** DATA FOR THIS EXERCISE follows **
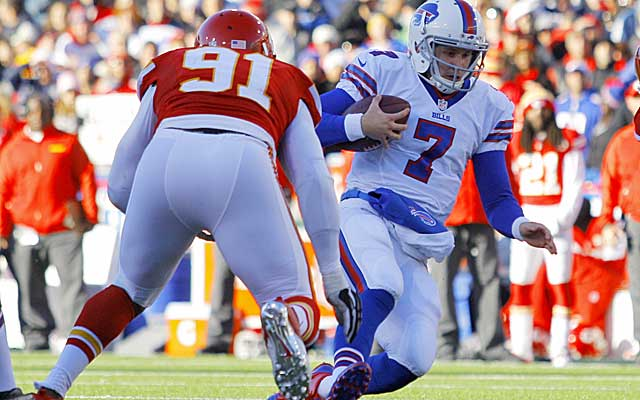 The Bills' Jeff Tuel is the lastest backup QB to struggle against the Chiefs.  (USATSI)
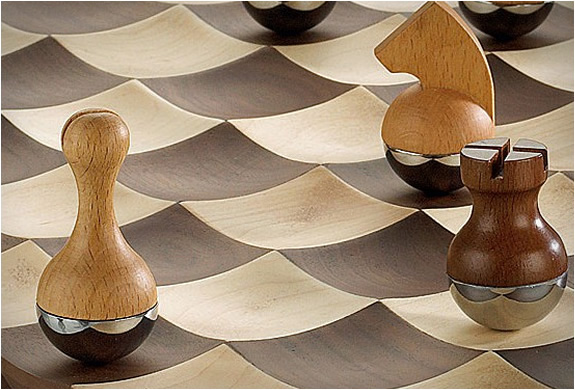 wobble-chess-set-3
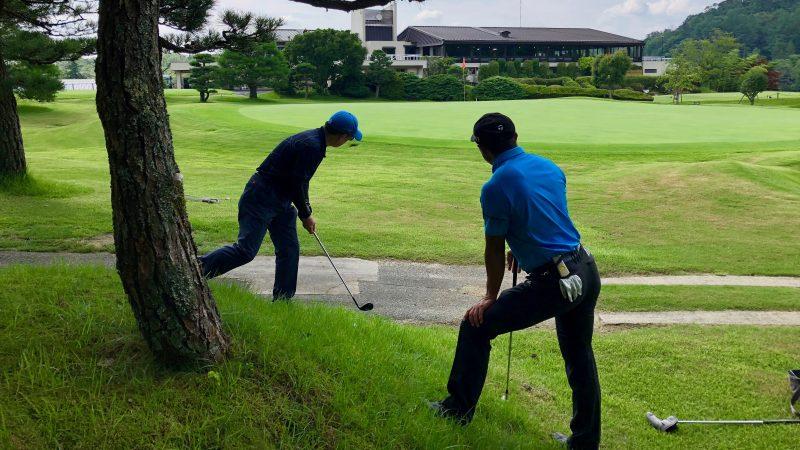 GEN-TENゴルフコースレッスンハーフラウンド左足下がりのアプローチの写真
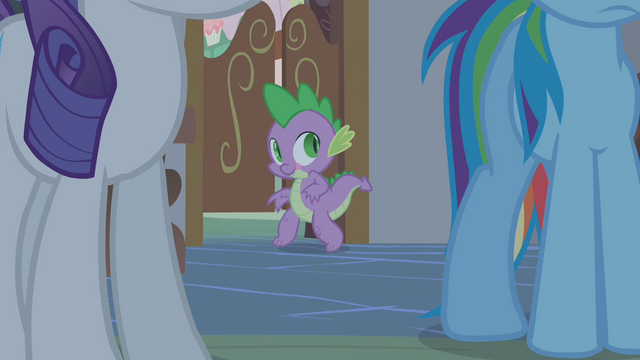 File:Spike sneaking into the kitchen S1E09.png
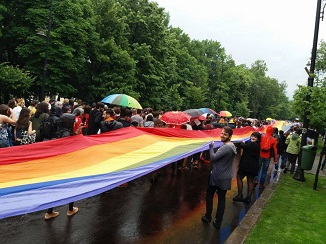 Șapte cupluri gay au dat în judecată statul român la CEDO pentru recunoașterea relației de familie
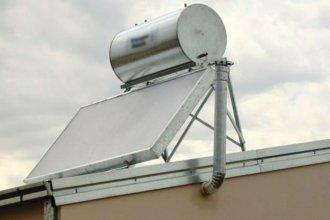 Un grupo de aprendices instaló su primer calefón solar en una escuela entrerriana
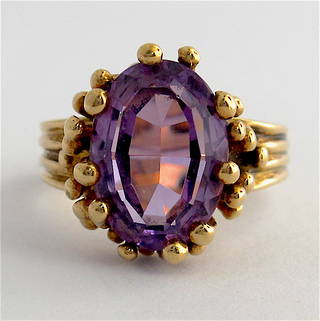 9ct yellow gold fancy amethyst set ring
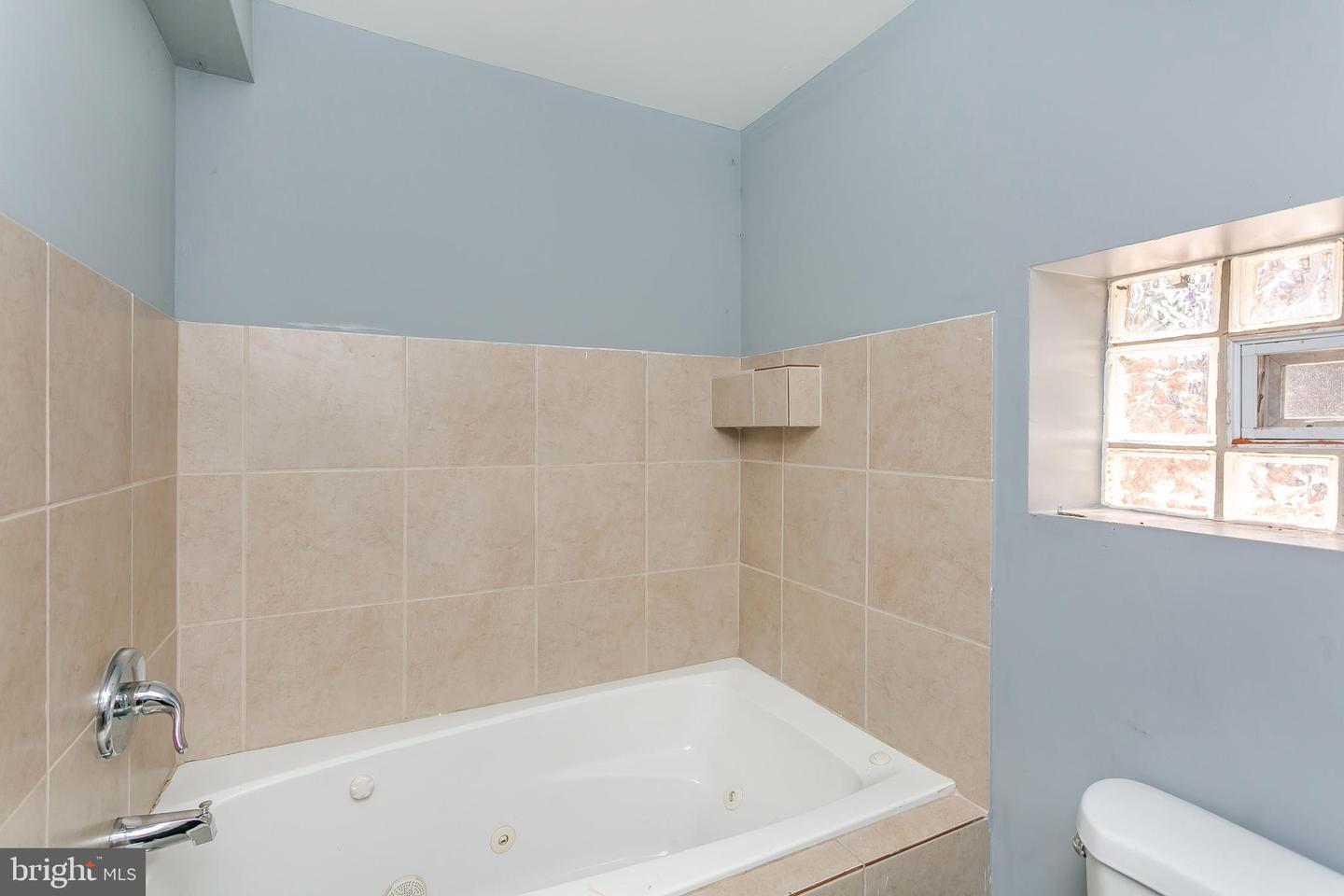 Additional photo for property listing at  Baltimore, Maryland 21230 Estados Unidos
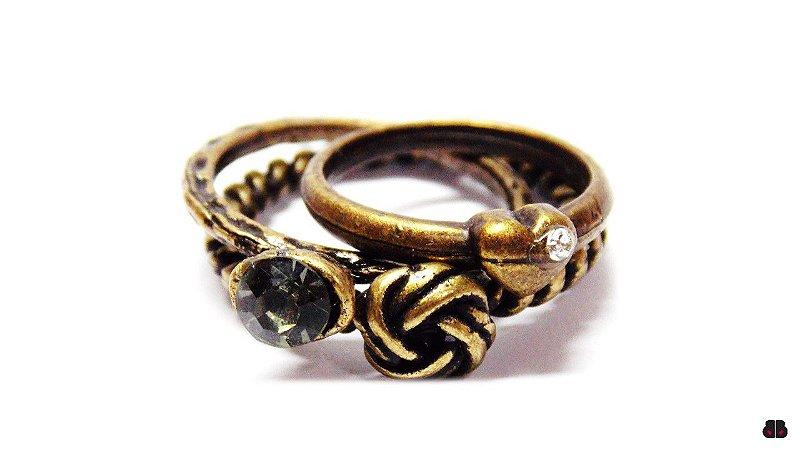 Mix de Anéis Ouro Velho e Cristais Black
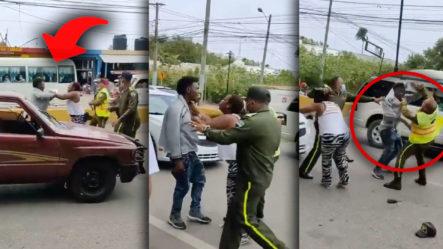 Momento De Enfrentamiento Entre Conductor De Una Camioneta De Acarreo Y Agentes De La Digesett
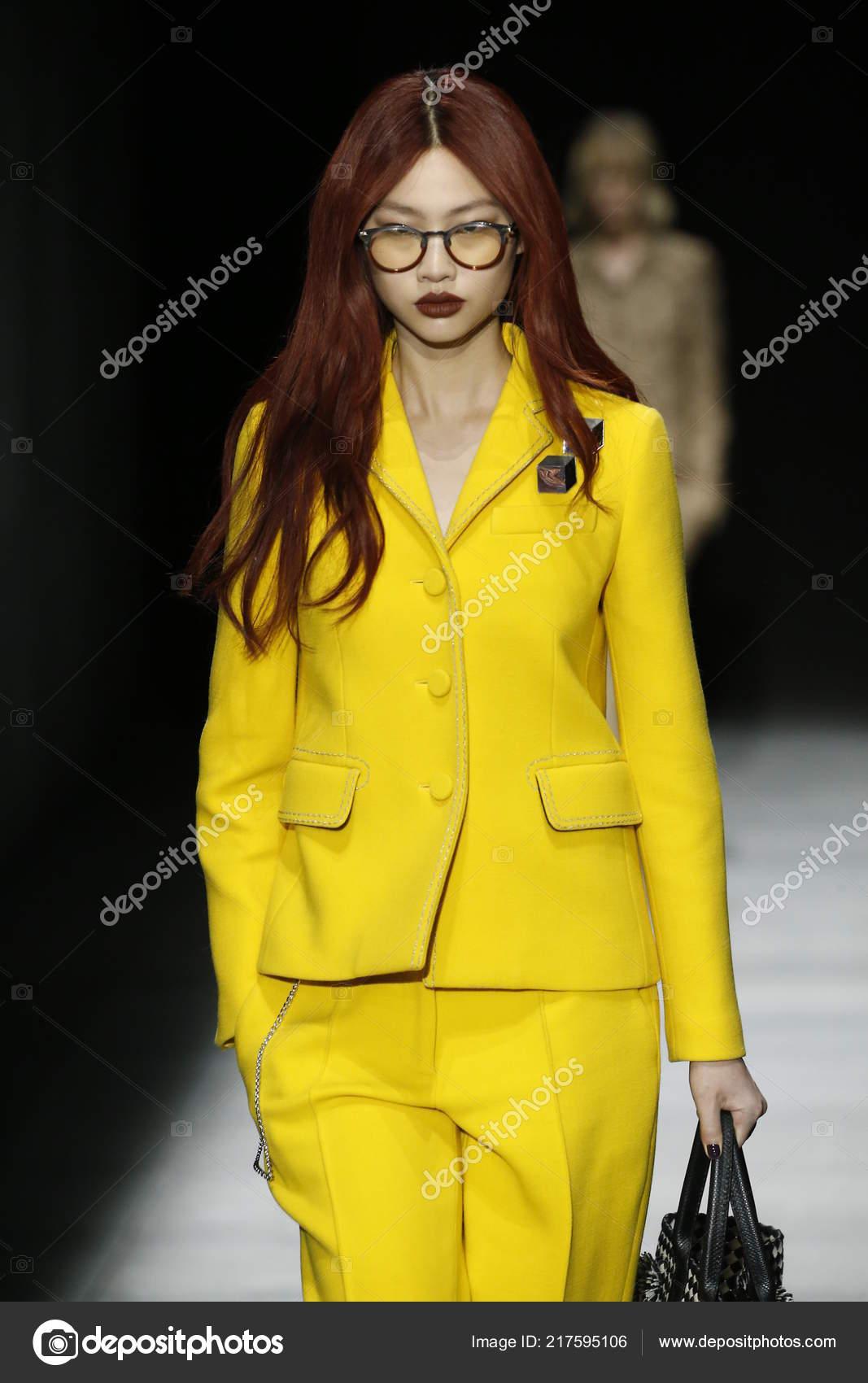 New York February Model Walks Runway Bottega Veneta Fall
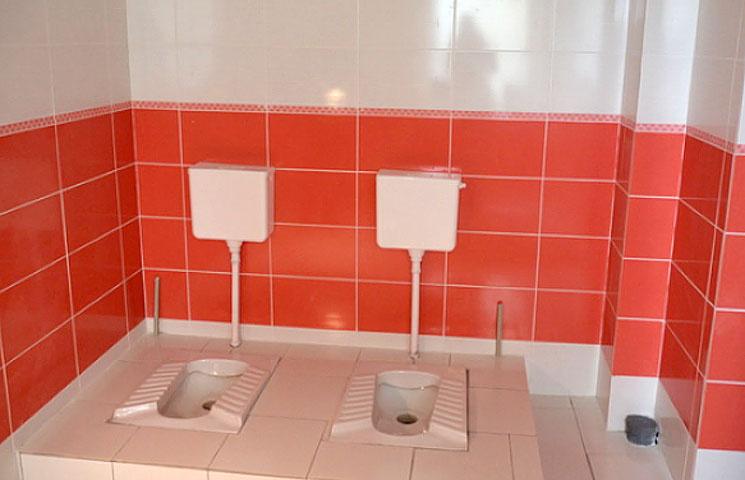 Туалетний скандал у Маріуполі: Інтимний…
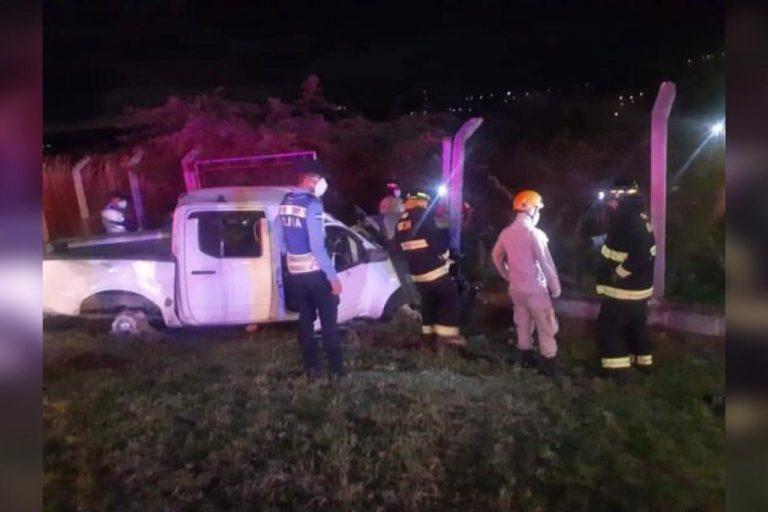 «Brutal» accidente de automóvil en la CA-5 deja dos muertos y varios heridos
** End of DATA FOR THIS EXERCISE **
WORK REQUEST: Give every record again without changing a word. Exclude the pictures.

ANSWER FOR THIS EXERCISE:
 The Bills' Jeff Tuel is the lastest backup QB to struggle against the Chiefs.  (USATSI)
 wobble-chess-set-3
 GEN-TENゴルフコースレッスンハーフラウンド左足下がりのアプローチの写真
 File:Spike sneaking into the kitchen S1E09.png
 Șapte cupluri gay au dat în judecată statul român la CEDO pentru recunoașterea relației de familie
 Un grupo de aprendices instaló su primer calefón solar en una escuela entrerriana
 9ct yellow gold fancy amethyst set ring
 Additional photo for property listing at  Baltimore, Maryland 21230 Estados Unidos
 Mix de Anéis Ouro Velho e Cristais Black
 Momento De Enfrentamiento Entre Conductor De Una Camioneta De Acarreo Y Agentes De La Digesett
 New York February Model Walks Runway Bottega Veneta Fall
 Туалетний скандал у Маріуполі: Інтимний…
 «Brutal» accidente de automóvil en la CA-5 deja dos muertos y varios heridos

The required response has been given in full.